- [Given records]:

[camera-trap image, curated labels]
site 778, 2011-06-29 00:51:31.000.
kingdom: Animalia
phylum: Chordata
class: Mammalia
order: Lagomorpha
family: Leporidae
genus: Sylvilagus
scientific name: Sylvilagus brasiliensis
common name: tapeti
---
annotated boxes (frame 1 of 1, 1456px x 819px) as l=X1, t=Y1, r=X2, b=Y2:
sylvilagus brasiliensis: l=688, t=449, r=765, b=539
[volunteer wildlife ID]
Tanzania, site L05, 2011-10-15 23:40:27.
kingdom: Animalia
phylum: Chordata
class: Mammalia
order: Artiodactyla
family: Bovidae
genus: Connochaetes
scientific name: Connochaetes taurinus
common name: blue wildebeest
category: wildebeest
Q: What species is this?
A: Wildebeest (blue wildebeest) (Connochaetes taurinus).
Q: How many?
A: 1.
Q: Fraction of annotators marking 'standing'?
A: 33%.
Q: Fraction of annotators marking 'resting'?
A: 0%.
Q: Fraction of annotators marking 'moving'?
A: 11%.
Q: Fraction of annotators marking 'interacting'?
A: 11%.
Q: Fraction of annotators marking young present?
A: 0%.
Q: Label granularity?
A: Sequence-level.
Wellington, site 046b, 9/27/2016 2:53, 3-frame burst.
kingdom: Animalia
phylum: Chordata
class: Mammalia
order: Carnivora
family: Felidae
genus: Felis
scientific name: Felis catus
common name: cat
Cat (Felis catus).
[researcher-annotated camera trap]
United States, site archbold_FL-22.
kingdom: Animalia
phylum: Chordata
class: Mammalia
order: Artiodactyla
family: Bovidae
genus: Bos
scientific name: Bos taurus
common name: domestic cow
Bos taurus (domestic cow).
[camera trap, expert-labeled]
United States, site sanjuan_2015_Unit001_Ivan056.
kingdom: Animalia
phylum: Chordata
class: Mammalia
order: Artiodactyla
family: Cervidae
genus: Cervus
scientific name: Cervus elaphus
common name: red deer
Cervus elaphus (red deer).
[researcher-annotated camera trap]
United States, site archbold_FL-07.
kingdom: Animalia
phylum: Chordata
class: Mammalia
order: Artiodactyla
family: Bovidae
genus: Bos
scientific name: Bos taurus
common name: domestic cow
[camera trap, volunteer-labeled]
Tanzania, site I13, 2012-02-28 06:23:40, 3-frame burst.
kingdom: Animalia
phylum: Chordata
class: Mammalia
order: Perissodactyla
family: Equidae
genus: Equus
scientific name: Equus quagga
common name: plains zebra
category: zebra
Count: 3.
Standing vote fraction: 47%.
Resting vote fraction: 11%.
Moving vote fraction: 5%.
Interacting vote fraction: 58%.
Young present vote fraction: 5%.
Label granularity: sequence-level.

- [Task]: Show the lines in the entries above that include the string "Tanzania".

- [Answer to this exercise]:
Tanzania, site L05, 2011-10-15 23:40:27.
Tanzania, site I13, 2012-02-28 06:23:40, 3-frame burst.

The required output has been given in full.